| Objective |
Return each of the following lines unchanged, word for word and in the same order.

| Source material |
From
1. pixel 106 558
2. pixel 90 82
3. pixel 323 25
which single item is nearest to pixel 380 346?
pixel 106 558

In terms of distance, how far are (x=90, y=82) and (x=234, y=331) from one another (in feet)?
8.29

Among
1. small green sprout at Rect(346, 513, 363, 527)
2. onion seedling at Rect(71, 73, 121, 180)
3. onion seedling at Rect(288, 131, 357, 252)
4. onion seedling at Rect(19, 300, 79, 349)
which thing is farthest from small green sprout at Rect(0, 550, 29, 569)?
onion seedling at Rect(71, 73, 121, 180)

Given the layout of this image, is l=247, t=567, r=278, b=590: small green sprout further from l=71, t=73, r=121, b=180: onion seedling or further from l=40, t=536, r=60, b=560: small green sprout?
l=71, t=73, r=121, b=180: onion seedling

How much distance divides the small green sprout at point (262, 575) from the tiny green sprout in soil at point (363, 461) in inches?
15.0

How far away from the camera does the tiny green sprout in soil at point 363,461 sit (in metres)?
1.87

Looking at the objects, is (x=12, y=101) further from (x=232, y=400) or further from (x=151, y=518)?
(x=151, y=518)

| Correct answer |
From
1. pixel 106 558
2. pixel 90 82
3. pixel 323 25
which single item is nearest to pixel 380 346?
pixel 106 558

In terms of distance, how far are (x=90, y=82) and (x=234, y=331) from one another (in feet)?
8.29

Among
1. small green sprout at Rect(346, 513, 363, 527)
2. onion seedling at Rect(71, 73, 121, 180)
3. onion seedling at Rect(288, 131, 357, 252)
4. onion seedling at Rect(19, 300, 79, 349)
which thing is farthest from small green sprout at Rect(0, 550, 29, 569)?
onion seedling at Rect(71, 73, 121, 180)

Given the layout of this image, is l=247, t=567, r=278, b=590: small green sprout further from l=71, t=73, r=121, b=180: onion seedling or further from l=40, t=536, r=60, b=560: small green sprout?
l=71, t=73, r=121, b=180: onion seedling

How much distance divides the small green sprout at point (262, 575) from the tiny green sprout in soil at point (363, 461) in inches?
15.0

How far away from the camera does the tiny green sprout in soil at point 363,461 sit (in metres)?
1.87

Looking at the objects, is (x=12, y=101) further from (x=232, y=400) or further from (x=151, y=518)?
(x=151, y=518)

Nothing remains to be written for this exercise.